INSTRUCTION — Show every line of the rows below that contains the string "instances". Case counts.

Extracted data entries
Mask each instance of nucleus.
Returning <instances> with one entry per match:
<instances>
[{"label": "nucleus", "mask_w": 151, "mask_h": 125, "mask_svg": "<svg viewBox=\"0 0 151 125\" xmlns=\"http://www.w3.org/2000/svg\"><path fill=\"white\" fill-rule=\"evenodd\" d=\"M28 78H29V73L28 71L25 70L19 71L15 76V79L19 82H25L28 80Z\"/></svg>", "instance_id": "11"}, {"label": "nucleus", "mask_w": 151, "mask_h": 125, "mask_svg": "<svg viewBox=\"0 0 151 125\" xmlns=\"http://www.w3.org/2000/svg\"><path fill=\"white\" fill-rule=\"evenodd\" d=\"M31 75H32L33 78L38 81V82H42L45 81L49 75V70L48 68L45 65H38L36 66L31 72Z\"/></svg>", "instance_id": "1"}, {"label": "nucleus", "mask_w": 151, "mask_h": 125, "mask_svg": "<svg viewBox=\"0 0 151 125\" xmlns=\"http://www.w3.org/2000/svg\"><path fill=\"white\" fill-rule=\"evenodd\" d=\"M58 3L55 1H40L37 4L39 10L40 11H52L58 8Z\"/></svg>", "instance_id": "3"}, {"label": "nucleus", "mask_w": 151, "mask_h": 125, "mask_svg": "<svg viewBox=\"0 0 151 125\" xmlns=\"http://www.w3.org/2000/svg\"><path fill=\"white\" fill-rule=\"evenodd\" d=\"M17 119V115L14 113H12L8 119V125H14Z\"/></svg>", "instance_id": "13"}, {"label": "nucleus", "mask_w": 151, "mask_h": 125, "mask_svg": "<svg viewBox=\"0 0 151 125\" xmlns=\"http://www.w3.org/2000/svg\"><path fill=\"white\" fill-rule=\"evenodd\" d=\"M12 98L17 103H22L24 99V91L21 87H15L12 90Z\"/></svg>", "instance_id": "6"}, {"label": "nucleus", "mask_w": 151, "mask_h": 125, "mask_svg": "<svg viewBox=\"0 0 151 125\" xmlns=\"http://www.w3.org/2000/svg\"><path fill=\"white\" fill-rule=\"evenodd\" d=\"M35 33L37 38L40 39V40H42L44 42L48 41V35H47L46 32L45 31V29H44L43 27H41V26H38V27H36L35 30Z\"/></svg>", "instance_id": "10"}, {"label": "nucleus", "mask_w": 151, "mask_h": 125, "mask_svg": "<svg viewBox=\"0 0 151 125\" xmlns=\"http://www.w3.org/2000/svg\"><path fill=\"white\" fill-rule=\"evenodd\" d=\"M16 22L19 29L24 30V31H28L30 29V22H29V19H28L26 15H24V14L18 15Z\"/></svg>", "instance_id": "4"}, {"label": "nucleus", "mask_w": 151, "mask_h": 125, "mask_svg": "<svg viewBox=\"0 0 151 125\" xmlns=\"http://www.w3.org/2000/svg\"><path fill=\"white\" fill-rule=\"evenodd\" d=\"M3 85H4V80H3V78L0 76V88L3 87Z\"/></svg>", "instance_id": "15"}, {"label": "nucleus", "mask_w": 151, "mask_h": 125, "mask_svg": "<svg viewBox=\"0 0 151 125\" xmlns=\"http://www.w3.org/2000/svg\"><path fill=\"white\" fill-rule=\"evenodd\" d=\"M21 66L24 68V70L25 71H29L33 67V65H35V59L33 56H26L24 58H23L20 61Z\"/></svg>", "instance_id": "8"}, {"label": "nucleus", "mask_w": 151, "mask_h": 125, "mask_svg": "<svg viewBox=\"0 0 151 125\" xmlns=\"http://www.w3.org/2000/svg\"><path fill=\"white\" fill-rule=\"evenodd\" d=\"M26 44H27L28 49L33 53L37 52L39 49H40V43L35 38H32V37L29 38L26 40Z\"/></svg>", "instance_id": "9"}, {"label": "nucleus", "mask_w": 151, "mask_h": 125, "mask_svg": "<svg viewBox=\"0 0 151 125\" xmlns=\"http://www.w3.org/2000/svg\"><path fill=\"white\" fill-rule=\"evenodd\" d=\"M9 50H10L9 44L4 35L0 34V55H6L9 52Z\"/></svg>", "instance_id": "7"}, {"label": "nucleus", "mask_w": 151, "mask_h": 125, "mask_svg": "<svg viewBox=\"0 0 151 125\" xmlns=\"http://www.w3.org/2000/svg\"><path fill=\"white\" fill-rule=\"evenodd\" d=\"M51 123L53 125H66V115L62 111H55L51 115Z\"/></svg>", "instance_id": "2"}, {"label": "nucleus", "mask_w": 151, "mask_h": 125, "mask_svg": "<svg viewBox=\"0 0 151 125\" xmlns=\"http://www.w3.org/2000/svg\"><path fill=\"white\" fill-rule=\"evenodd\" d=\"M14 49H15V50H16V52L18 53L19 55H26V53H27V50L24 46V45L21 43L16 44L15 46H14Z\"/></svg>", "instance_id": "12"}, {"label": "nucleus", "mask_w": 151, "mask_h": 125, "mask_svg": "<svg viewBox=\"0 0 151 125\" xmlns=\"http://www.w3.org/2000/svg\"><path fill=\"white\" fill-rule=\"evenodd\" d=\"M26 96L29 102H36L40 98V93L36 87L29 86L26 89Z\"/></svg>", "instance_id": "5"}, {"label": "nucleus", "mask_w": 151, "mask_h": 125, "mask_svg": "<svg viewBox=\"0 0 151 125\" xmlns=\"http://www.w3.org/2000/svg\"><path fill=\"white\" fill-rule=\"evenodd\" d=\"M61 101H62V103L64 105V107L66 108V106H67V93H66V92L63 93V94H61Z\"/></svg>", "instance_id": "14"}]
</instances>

ANSWER TO THIS PROBLEM —
Returning <instances> with one entry per match:
<instances>
</instances>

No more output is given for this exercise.